Week Beginning 16th February 2015

I spent roughly half this week working on the Scots Thesaurus project. I’d previously developed a version of a tool that queried the DSL XML files stored within a BaseX database and Susan wanted the facility to be able to select DSL entries and automatically associate them with thesaurus categories. This wasn’t really possible because the DSL XML data I was working with didn’t include unique identifiers for each dictionary entry. At my meeting with the SND people a couple of weeks ago Peter Bell suggested that I use the API that powers the new DSL website in order to get the data, as the data stored within this is properly separated out with unique identifiers. The API allows the same search that the tool was previously carrying out on the XML files (searching the full text of each entry without the citations) so I decided to rebuild the tool to use the API data rather than the older XML data. This has really helped to get a much more useful and usable tool for managing categories and words. The new tool I created this week allows staff to do the following:

  1. Browse the categories that have already been created

I’ve taken a lot of the code that powers the HTE for this. Users can browse up and down the hierarchy, view subcategories, view words associated with categories and follow links to the DSL entry for each word. Users can also jump to a specific category by entering its number and selecting the part of speech. Users can also select a category in order to add words to it (see below).

  1. Add a new category

Using this facility, staff users can add new main categories and subcategories to the database.
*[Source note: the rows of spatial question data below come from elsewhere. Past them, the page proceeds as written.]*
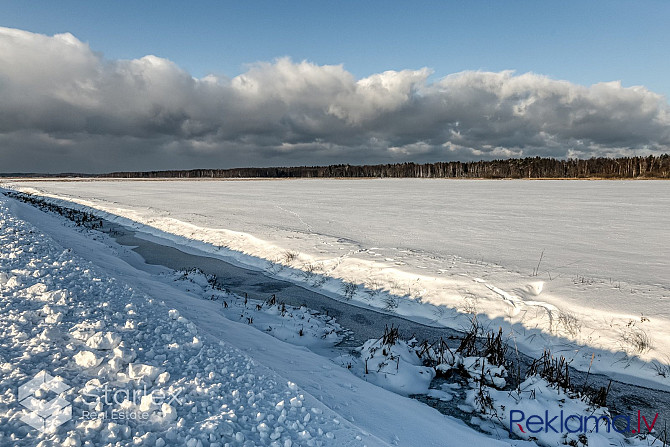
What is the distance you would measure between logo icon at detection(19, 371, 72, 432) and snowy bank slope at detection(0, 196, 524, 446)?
0.02 meters

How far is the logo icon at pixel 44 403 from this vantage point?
2.78 m

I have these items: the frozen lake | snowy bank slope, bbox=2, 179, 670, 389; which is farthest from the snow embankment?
the frozen lake

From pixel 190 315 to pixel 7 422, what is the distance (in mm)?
3350

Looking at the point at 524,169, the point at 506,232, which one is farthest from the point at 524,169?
the point at 506,232

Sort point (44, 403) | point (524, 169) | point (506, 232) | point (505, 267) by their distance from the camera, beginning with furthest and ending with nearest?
1. point (524, 169)
2. point (506, 232)
3. point (505, 267)
4. point (44, 403)

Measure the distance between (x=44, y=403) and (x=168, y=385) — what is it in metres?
0.94

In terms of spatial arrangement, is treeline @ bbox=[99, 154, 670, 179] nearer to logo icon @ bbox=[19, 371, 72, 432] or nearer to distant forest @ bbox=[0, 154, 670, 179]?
distant forest @ bbox=[0, 154, 670, 179]

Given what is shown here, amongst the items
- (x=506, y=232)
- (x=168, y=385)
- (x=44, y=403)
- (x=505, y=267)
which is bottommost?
(x=505, y=267)

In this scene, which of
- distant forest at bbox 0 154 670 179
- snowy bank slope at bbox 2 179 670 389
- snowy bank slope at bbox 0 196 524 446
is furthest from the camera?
distant forest at bbox 0 154 670 179

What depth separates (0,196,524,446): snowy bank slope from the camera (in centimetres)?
288

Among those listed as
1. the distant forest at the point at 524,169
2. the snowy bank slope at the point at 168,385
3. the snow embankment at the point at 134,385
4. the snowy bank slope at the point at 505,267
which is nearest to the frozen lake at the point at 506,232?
the snowy bank slope at the point at 505,267

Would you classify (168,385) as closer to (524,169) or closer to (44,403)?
(44,403)

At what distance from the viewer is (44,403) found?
294cm

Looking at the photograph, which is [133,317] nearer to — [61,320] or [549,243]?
[61,320]
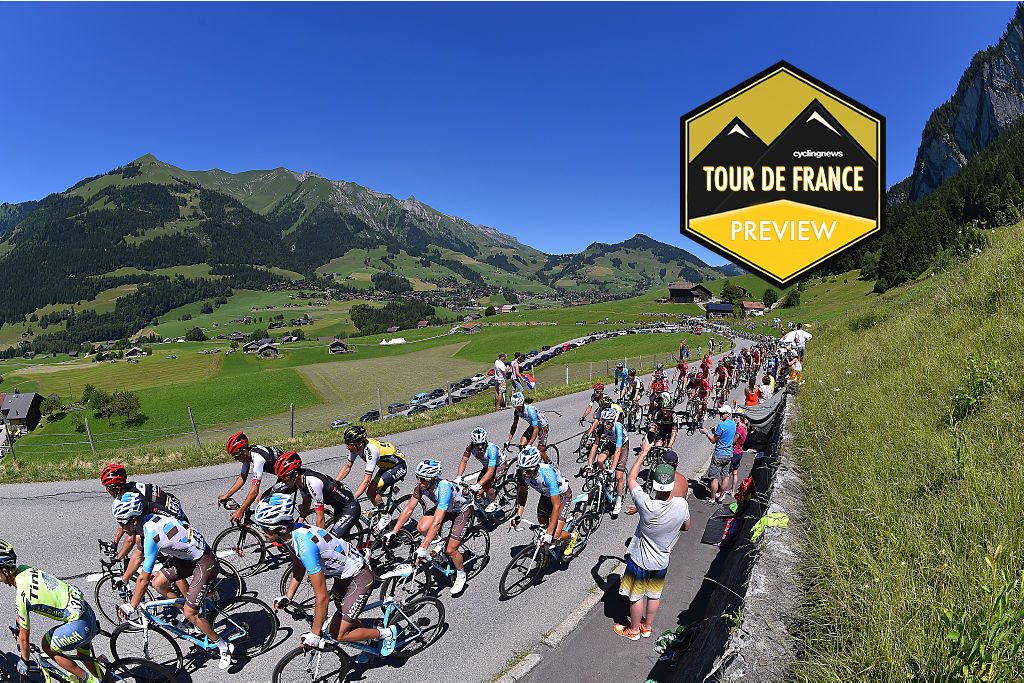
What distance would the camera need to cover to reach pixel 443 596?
257 inches

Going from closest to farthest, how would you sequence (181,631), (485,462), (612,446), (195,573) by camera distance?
(181,631)
(195,573)
(485,462)
(612,446)

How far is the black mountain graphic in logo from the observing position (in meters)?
4.52

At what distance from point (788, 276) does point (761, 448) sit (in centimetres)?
667

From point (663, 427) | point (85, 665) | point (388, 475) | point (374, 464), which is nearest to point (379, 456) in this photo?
point (374, 464)

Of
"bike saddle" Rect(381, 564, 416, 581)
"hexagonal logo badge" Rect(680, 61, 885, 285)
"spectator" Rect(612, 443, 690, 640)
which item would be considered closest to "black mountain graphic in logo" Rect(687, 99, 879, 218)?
"hexagonal logo badge" Rect(680, 61, 885, 285)

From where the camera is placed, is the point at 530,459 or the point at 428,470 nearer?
the point at 428,470

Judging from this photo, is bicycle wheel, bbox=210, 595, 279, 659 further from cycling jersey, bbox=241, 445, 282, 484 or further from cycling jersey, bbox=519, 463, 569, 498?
cycling jersey, bbox=519, 463, 569, 498

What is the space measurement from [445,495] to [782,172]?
564 centimetres

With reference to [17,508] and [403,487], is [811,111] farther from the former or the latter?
[17,508]

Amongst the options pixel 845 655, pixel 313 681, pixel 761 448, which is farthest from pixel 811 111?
pixel 313 681

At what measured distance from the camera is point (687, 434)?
14.6m

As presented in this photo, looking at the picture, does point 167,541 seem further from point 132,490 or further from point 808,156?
point 808,156

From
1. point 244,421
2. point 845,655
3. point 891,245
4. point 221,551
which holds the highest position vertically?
point 891,245

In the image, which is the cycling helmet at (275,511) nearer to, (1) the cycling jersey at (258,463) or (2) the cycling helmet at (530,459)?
(1) the cycling jersey at (258,463)
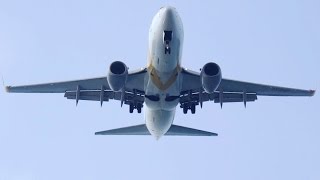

  1. Add words to a category

I’ve updated the ‘search for words’ facility that I’d previously created. If a staff user has selected a category to add words to from the ‘browse category’ page and then visits the ‘add words’ page s/he can search the HTE for words and categories, view and edit the search terms that were created and then search for these terms in the DSL. The search queries the DSL API and returns results split into separate lists for DOST and SND. The user can follow links from each search result to the entries on the DSL website. The user can also tick a checkbox beside one or more results and then press the ‘add selected words to category’ button at the bottom of the page to automatically associate selected words with the category that was chosen. These words are then stored in the database. With a category selected if the user performs a word search that returns any words that are already associated with the category these are listed with their checkboxes already ticked. If these are ‘unticked’ and the user presses the ‘add selected words…’ button the association between the word and the category will be removed.

I think these facilities should allow words and categories for the project to be managed pretty effectively. I’ll need to hear back from Susan before I do anything further with the tool.

Other than Friday, the rest of my week was spent on Mapping Metaphor duties. I spent a bit of time going through the feedback from the two testing sessions that Ellen had arranged last week and noting any issues that had been raised that were not already in my ‘bug list’ document. There were only a few of these issues, which is relatively encouraging. The rest of my time was spent developing a content management system for the project. I created a table to hold staff user accounts, created the logging in and out logic (taken from previous projects so not particularly tricky to implement) and created the facilities that Ellen and Wendy had requested. The staff interface presents the staff user with a view of the metaphor categories pretty much identical to the general ‘browse’ interface. From this the user can select a category and this brings up a page listing the category name, its descriptors and a table containing all of the connections this category has to other categories. From this page the user can access a form where the category name and descriptors can be updated.

There is also another form where a new metaphorical connection involving the category can be created. This presents the selected category as ‘Category 1’ and has a drop-down list containing all of the categories, enabling the connection to be established. The user can also specify direction and strength and also supply a ‘first lexeme’ and other lexemes associated with the connection. These lexemes have to be supplied as their unique identifiers from the historical thesaurus database. Upon creation the system creates the new connection and generates a ‘first date’ for the connection based on the ‘first lexeme’ ID that was supplied.

Using the table of metaphor connections a staff user may also choose to edit a connection (which presents them with a form similar to the ‘add new’ form but with details already filled in) and a ‘delete connection’ function. This option doesn’t actually completely remove the connection from the database but copies the connection and its associated information (e.g. sample lexemes) to a newly created ‘deleted’ table, thus enabling accidentally deleted connections to be retrieved easily. I’ve sent Ellen the details and she’s going to test it all out so I’ll see if any further refinements are required after that.

On Friday this week I attended a workshop on Statistics in Corpus Linguistics at Stirling University. I was led by Lancaster University and it was a very interesting and useful day. Statistics is not an area I know much about and as I’m involved with the Scots Corpus and other projects that have a statistical element to them I figured it would be useful to learn a bit more about statistical methods. There was a two hour lecture in the morning which covered the basics of statistics, some details about the best sort of visualisations to use and some specifically corpus based statistics stuff such as collocations. It was really useful to learn about it. After lunch there was a two hour hands-on session that utilised some web-based tools that Lancaster had produced. These were web-based front ends to the ‘R’ statistics package and allowed us to feed data to the tool in order to produce graphs and other statistics. We also got to play with the BNC64 corpus as well. It was a really useful day, although I was suffering from a rather nasty cold which made it a bit of an effort to get through!